-- START OF Data excerpts --
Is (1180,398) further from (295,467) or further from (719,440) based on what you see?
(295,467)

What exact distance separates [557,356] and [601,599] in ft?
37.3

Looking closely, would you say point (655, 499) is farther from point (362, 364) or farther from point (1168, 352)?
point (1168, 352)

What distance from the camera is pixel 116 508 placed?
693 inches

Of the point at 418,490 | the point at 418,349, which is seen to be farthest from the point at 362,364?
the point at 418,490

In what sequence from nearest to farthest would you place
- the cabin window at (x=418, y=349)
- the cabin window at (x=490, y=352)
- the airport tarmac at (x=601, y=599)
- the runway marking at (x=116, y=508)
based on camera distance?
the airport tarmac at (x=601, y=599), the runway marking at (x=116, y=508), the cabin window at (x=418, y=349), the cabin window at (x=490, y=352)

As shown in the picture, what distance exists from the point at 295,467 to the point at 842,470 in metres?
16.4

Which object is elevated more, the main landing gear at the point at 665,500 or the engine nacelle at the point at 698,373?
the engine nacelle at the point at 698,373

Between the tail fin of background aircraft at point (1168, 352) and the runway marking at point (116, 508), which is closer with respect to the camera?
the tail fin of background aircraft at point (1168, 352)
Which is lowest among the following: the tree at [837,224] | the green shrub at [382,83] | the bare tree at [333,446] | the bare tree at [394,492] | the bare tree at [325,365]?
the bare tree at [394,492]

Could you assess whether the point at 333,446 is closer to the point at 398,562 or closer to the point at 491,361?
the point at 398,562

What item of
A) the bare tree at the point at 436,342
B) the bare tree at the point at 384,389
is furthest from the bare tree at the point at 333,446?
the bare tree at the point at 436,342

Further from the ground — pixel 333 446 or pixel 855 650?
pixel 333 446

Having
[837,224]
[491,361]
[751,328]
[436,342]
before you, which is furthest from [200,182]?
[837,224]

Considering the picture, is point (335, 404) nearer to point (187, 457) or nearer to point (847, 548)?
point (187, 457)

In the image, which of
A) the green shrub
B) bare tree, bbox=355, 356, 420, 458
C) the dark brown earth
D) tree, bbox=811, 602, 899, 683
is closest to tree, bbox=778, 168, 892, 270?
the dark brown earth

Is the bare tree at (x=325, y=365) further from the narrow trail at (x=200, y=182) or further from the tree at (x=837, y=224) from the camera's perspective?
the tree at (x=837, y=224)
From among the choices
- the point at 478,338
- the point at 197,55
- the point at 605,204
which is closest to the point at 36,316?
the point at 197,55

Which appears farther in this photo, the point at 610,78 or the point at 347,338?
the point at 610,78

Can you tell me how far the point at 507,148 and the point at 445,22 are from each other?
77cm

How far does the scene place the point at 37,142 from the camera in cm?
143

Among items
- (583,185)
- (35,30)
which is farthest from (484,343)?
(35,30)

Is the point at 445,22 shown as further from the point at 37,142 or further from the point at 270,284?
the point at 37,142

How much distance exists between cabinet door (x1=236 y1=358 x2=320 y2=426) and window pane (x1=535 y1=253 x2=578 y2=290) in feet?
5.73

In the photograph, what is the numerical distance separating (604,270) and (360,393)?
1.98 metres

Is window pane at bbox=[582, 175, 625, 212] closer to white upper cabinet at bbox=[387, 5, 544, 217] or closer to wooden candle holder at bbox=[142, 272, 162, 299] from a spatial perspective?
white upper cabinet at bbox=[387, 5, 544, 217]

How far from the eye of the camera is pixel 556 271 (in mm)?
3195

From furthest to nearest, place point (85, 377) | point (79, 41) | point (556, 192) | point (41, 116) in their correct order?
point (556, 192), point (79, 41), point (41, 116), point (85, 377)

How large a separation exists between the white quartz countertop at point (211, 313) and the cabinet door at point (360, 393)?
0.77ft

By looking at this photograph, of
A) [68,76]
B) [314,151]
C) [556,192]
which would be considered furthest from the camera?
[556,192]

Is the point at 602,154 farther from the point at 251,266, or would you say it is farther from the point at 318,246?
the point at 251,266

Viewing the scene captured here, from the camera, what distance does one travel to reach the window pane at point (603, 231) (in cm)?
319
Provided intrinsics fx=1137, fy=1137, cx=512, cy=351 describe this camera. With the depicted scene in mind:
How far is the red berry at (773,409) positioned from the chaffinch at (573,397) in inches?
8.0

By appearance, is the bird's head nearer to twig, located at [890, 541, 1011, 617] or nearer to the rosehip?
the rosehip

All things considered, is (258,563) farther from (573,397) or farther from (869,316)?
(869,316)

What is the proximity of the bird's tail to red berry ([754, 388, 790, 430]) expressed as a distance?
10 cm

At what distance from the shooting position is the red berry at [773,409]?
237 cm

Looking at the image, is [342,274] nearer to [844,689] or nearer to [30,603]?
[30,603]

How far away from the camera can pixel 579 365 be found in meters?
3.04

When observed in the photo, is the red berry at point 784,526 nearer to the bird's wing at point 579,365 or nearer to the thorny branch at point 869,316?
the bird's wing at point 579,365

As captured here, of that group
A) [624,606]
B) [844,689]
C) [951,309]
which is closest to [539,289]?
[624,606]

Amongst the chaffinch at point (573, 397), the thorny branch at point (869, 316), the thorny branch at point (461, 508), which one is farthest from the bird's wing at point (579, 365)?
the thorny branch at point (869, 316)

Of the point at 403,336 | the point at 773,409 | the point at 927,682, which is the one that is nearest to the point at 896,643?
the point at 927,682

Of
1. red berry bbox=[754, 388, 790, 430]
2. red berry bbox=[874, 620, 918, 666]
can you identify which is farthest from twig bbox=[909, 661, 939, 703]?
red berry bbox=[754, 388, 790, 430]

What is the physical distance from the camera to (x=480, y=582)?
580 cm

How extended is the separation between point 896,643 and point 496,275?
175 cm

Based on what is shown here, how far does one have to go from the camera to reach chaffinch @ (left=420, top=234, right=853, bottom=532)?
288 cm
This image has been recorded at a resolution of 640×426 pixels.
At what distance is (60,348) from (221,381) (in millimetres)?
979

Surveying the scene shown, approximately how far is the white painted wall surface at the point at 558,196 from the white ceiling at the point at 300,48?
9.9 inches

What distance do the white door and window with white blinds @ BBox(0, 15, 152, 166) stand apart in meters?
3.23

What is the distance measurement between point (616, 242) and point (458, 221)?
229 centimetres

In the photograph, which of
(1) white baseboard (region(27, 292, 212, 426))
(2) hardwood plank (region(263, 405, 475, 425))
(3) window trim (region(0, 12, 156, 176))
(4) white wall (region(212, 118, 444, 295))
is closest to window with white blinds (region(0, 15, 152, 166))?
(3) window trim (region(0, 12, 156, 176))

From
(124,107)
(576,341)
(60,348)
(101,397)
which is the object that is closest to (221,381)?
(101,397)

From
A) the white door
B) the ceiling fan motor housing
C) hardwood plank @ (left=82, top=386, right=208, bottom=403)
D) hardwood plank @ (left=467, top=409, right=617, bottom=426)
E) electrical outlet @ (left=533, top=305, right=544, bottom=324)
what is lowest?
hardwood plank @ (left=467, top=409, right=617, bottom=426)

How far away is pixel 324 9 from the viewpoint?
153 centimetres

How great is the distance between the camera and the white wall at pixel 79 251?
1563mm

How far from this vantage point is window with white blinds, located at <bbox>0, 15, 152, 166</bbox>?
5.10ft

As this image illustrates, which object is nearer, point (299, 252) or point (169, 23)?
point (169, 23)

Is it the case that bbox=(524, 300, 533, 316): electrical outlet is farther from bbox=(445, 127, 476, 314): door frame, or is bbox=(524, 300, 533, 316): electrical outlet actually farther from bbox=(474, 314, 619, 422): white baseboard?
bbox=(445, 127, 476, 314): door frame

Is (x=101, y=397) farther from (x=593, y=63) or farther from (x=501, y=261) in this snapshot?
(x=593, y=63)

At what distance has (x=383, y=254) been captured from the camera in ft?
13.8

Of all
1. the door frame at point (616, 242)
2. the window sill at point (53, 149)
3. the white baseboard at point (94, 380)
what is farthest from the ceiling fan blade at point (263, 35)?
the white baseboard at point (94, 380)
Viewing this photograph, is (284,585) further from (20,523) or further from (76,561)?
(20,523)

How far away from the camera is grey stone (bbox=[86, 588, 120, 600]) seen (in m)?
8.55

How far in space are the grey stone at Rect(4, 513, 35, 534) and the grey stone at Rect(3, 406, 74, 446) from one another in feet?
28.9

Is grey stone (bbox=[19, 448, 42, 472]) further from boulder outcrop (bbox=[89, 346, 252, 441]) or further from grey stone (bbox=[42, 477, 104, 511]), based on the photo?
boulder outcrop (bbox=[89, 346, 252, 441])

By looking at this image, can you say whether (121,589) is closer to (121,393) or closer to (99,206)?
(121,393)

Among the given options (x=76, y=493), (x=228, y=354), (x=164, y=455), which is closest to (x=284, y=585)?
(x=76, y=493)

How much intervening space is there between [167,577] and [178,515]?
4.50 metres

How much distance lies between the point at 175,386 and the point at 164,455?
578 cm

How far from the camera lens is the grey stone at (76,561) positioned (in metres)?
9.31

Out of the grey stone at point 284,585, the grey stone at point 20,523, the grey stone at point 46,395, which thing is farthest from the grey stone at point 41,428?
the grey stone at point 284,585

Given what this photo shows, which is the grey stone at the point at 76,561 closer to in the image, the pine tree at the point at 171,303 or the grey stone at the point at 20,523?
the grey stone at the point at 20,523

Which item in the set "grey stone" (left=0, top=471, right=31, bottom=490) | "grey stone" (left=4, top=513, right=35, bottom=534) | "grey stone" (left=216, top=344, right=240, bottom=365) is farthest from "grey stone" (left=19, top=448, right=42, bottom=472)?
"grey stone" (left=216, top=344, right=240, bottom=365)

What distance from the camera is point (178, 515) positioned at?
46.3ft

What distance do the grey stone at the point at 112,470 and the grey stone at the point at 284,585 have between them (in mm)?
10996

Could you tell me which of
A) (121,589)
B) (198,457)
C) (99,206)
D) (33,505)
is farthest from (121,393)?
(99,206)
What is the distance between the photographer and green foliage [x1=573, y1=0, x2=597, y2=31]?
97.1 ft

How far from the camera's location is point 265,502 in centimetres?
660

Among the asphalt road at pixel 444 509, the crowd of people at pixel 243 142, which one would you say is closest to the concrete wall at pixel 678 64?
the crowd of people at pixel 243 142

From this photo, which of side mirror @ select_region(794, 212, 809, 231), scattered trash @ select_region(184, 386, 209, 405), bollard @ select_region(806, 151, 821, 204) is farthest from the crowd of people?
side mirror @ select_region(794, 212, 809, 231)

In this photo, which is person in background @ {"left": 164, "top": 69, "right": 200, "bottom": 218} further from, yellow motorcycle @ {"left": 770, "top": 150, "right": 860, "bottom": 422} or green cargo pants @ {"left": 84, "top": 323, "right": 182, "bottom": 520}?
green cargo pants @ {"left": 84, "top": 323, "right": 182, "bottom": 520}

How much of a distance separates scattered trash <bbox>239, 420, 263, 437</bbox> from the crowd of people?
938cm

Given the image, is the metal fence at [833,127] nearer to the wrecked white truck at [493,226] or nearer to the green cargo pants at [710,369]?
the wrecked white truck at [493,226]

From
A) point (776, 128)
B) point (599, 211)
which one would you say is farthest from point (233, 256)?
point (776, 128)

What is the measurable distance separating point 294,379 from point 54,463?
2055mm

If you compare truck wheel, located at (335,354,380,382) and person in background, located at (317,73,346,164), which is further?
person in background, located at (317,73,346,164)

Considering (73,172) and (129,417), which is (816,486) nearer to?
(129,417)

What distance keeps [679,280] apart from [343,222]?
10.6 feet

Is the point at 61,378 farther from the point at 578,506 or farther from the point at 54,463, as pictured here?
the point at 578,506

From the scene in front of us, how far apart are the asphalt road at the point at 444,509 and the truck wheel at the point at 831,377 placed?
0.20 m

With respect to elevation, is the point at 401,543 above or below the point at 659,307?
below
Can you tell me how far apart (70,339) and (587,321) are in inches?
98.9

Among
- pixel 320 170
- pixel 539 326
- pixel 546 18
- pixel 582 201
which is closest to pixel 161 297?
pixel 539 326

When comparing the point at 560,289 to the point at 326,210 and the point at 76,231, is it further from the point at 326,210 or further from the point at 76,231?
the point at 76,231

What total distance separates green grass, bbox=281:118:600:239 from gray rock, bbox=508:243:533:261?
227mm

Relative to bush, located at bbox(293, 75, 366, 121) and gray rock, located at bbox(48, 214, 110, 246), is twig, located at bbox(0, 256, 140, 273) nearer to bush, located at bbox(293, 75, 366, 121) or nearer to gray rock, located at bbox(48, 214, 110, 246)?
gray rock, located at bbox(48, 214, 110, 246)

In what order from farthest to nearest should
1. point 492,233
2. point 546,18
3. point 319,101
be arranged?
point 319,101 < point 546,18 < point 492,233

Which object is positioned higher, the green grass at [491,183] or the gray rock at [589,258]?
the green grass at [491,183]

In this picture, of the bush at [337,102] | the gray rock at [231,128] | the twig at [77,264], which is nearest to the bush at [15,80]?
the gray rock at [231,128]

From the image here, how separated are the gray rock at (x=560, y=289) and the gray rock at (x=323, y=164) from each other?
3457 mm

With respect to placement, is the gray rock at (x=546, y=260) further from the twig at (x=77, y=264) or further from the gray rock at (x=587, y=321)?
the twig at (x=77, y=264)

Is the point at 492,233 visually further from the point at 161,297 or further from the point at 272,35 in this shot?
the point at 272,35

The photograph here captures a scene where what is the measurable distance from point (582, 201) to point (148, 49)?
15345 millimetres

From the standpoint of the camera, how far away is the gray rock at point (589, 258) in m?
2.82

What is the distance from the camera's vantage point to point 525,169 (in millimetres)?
-- END OF Data excerpts --
Exercise requirements: Return the lines above, from the one containing "Relative to bush, located" to the end, exactly as they stand.

Written answer:
Relative to bush, located at bbox(293, 75, 366, 121) and gray rock, located at bbox(48, 214, 110, 246), is twig, located at bbox(0, 256, 140, 273) nearer to bush, located at bbox(293, 75, 366, 121) or nearer to gray rock, located at bbox(48, 214, 110, 246)?
gray rock, located at bbox(48, 214, 110, 246)

In what order from farthest to nearest should
1. point 492,233
2. point 546,18
3. point 319,101
be arranged?
point 319,101 < point 546,18 < point 492,233

Which object is positioned higher, the green grass at [491,183] or the gray rock at [589,258]?
the green grass at [491,183]

In this picture, of the bush at [337,102] | the gray rock at [231,128] | the twig at [77,264], which is nearest to the bush at [15,80]?
the gray rock at [231,128]

From the image here, how separated are the gray rock at (x=560, y=289) and the gray rock at (x=323, y=164) from each other?
3457 mm

With respect to placement, is the gray rock at (x=546, y=260) further from the twig at (x=77, y=264) or further from the gray rock at (x=587, y=321)?
the twig at (x=77, y=264)

Is the point at 492,233 visually further from the point at 161,297 or further from the point at 272,35 in this shot?
the point at 272,35

The photograph here captures a scene where what is the measurable distance from point (582, 201) to point (148, 49)?
15345 millimetres

From the standpoint of the camera, how far away is the gray rock at point (589, 258) in m?
2.82

What is the distance from the camera's vantage point to point 525,169 (in millimetres)?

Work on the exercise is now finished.